Write byte strings to a file - lxml

I have following code
from lxml import etree
xmlns = "http://www.fpml.org/FpML-5/confirmation"
xsi = "http://www.w3.org/2001/XMLSchema-instance"
fpmlVersion="http://www.fpml.org/FpML-5/confirmation ../../fpml-main-5-6.xsd http://www.w3.org/2000/09/xmldsig# ../../xmldsig-core-schema.xsd"
page = etree.Element("{"+xmlns+"}dataDocument",nsmap={None:xmlns,'xsi':xsi })
doc = etree.ElementTree(page)
page.set("fpmlVersion", fpmlVersion)
trade = etree.SubElement(page,'trade')
party = etree.SubElement(page,'party',id='party1')

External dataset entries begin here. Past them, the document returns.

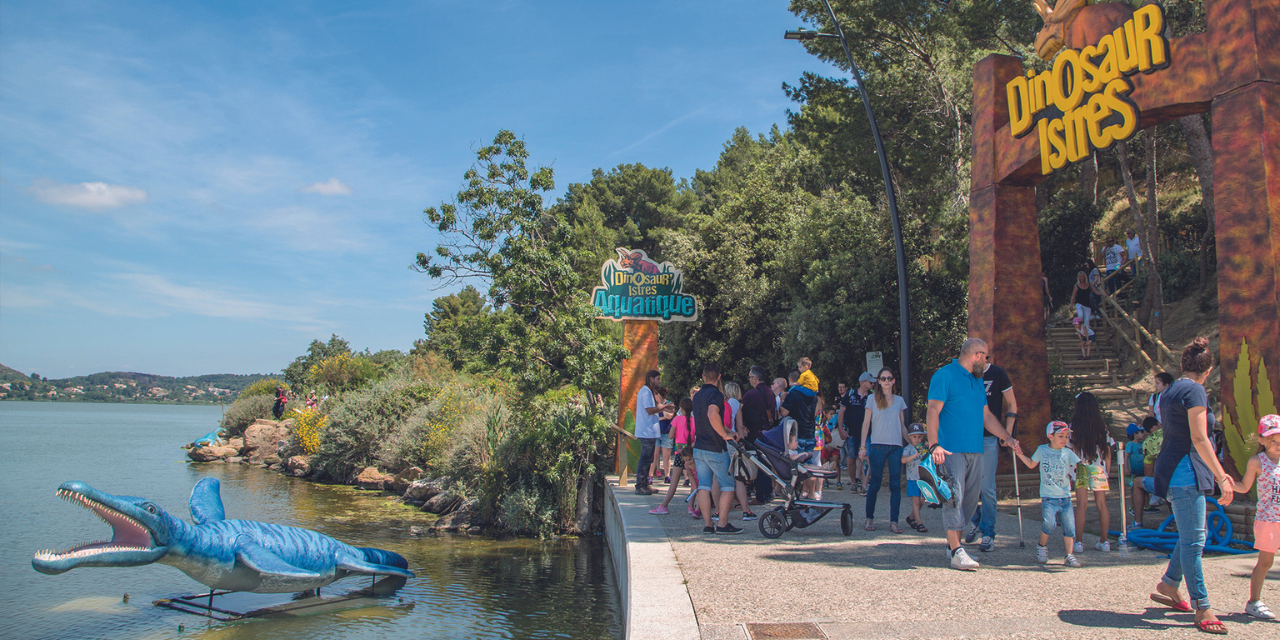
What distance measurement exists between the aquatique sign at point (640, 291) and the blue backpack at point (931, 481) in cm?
950

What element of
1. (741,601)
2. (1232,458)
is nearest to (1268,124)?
(1232,458)

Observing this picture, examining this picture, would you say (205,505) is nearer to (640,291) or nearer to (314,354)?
(640,291)

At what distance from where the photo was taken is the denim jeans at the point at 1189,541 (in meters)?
4.39

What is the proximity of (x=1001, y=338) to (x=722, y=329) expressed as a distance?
11654 millimetres

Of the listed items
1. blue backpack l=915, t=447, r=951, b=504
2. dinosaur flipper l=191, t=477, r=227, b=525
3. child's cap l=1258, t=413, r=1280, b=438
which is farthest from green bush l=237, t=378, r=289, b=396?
child's cap l=1258, t=413, r=1280, b=438

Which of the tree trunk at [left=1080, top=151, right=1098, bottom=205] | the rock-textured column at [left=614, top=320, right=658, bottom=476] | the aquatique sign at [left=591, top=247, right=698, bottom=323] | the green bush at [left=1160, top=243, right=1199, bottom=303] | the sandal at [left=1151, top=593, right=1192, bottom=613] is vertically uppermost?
the tree trunk at [left=1080, top=151, right=1098, bottom=205]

partyID = etree.SubElement(party,'partyID')
partyID.text = 'PARTYAUS33'
partyName = etree.SubElement(party,'partyName')
partyName.text = 'Party A'
party = etree.SubElement(page,'party',id='party2')
partyID = etree.SubElement(party,'partyID')
partyID.text = 'BARCGB2L'
partyName = etree.SubElement(party,'partyName')
partyName.text = 'Party B'
s = etree.tostring(doc, xml_declaration=True,encoding="UTF-8",pretty_print=True)
print (s)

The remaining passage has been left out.